#### Problems and tasks:
A. Repeat a passage from the lyrics alignment write-up word for word: begin at the words "Output: token-wise alignment" and stop after the words "algorithm (dynamic programming)".
B. Go on with the lyrics alignment write-up from the point where it stops.

ZaloAI Challenge 2022 Lyrics Alignment

Overview

The requirement of the challenge Lyrics Alignment (Zalo AI Challenge 2022) is to build a solution to align a song's audio file to its corresponding lyrics (in text format). Concretely, the input and output of this problem are as follows:

Input: the audio file (wav) and lyrics file (text)
Output: token-wise alignment of the lyrics with respect to the audio file (e.g., mark each token beginning and ending time in milliseconds).

Evaluating metrics: Intersection over Union (IoU)

Participating in the competition was part of our final examination for the subject "Deep learning for data science" supervised by Dr. Nguyen Tien Huy.

Our approach

Our approach consists of two main parts:

A Vietnamese ASR model fine-tuned from nguyenvulebinh/wav2vec2-base-vietnamese-250h.
Forced alignment algorithm (dynamic programming)

#### Supplied data:
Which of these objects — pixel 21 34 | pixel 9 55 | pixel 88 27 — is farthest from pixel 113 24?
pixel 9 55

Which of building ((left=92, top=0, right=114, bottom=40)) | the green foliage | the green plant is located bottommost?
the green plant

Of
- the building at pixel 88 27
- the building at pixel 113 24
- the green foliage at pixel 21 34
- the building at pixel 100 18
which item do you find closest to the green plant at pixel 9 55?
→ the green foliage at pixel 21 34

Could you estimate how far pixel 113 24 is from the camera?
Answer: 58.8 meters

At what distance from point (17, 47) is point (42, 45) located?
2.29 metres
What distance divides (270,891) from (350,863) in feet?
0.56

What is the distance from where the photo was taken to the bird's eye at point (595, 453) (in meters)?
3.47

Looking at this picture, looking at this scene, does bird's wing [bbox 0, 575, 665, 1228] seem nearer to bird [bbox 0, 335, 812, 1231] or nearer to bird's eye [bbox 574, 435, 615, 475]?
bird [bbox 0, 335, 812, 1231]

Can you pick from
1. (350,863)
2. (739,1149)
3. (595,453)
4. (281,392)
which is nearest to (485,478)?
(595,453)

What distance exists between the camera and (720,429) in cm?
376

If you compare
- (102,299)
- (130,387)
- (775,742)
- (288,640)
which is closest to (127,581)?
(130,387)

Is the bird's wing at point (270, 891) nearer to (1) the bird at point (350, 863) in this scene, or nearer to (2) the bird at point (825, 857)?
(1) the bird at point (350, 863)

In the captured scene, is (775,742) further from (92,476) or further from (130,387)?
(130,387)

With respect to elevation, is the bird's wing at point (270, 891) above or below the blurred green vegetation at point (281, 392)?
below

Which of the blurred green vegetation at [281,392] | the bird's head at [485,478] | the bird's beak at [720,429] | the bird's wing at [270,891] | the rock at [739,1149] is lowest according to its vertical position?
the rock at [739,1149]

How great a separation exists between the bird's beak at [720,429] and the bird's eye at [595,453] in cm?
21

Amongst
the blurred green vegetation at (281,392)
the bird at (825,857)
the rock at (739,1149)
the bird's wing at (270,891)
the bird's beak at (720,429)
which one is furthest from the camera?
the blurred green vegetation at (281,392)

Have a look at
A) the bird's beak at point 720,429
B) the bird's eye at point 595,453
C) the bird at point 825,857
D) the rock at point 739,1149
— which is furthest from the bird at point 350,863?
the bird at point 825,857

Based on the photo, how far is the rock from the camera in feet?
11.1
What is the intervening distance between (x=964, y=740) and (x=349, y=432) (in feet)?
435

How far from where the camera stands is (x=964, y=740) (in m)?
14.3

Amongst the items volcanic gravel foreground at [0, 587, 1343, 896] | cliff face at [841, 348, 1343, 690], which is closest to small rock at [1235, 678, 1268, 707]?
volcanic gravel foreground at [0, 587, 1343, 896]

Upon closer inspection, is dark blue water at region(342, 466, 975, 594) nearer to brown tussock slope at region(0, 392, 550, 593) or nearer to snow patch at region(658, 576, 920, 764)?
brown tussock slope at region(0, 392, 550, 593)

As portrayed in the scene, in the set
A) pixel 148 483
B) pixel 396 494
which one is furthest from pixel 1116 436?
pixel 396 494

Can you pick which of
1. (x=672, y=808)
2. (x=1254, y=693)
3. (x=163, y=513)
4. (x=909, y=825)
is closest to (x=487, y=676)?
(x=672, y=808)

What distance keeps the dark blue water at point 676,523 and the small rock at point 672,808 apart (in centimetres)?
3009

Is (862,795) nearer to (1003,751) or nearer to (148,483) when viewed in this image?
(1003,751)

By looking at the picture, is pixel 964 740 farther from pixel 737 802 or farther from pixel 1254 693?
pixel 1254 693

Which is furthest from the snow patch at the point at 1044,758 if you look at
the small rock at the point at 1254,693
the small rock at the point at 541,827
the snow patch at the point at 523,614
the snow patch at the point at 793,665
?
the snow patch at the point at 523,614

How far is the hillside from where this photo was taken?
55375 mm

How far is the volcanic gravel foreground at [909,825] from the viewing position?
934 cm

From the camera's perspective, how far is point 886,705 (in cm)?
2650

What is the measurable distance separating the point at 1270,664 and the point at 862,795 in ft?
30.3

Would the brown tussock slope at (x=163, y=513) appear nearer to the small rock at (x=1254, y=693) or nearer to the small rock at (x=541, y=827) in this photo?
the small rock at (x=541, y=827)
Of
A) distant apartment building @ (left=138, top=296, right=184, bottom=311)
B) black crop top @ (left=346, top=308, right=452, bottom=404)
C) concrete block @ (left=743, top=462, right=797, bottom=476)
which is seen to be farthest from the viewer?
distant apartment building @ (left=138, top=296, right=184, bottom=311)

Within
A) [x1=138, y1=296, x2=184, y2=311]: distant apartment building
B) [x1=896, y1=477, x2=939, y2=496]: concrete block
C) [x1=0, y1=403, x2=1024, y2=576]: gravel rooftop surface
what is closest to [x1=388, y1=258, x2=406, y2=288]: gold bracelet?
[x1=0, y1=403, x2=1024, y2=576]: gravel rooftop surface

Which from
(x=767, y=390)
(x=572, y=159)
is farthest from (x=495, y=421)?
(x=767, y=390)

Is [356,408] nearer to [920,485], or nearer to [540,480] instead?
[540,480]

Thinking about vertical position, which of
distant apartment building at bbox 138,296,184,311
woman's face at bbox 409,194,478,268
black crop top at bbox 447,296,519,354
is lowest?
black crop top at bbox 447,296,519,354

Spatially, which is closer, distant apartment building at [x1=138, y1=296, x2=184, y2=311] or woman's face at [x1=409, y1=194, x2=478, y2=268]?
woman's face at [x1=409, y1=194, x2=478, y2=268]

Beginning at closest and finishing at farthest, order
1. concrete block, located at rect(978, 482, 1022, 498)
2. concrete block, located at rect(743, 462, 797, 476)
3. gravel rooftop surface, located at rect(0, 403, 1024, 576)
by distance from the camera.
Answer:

#### Responses by task:
A.
Output: token-wise alignment of the lyrics with respect to the audio file (e.g., mark each token beginning and ending time in milliseconds).

Evaluating metrics: Intersection over Union (IoU)

Participating in the competition was part of our final examination for the subject "Deep learning for data science" supervised by Dr. Nguyen Tien Huy.

Our approach

Our approach consists of two main parts:

A Vietnamese ASR model fine-tuned from nguyenvulebinh/wav2vec2-base-vietnamese-250h.
Forced alignment algorithm (dynamic programming)

B.
Training details (such as hyperparameters) can be found in the train/3-train.ipynb file.

Overall pipeline

Audio and lyrics files are split pairwise (e.g., if the song has L sentences, there will be L new separate audio and lyrics files based on the provided timestamps). The actual audio data was kept as is (e.g., no augmentation or vocal removal was performed).
Construct a pairwise dataset.
Train-test split
Fine-tune an ASR model based on nguyenvulebinh/wav2vec2-base-vietnamese-250h's. We observe that after fine-tuning, the model performed worse on regular speech (non-music) data, but we hope it will do better on music data.
Feed the test audio into the ASR model
Feed the confidence matrix (output of the ASR model) and the test lyrics into the forced alignment algorithm to obtain token-wise alignment.

More details about the inference process

The output of the ASR model is a frame-wise confidence matrix. Each column represents an audio frame, and each row is the probability that the audio sampled at this frame pronounces the corresponding sound in the alphabet. We would finally use a language model in a typical ASR model to decode the matrix into a meaningful sentence. But since the objective of this problem is to align the text to the audio (the transcript is already available), we just need the matrix without doing any decoding.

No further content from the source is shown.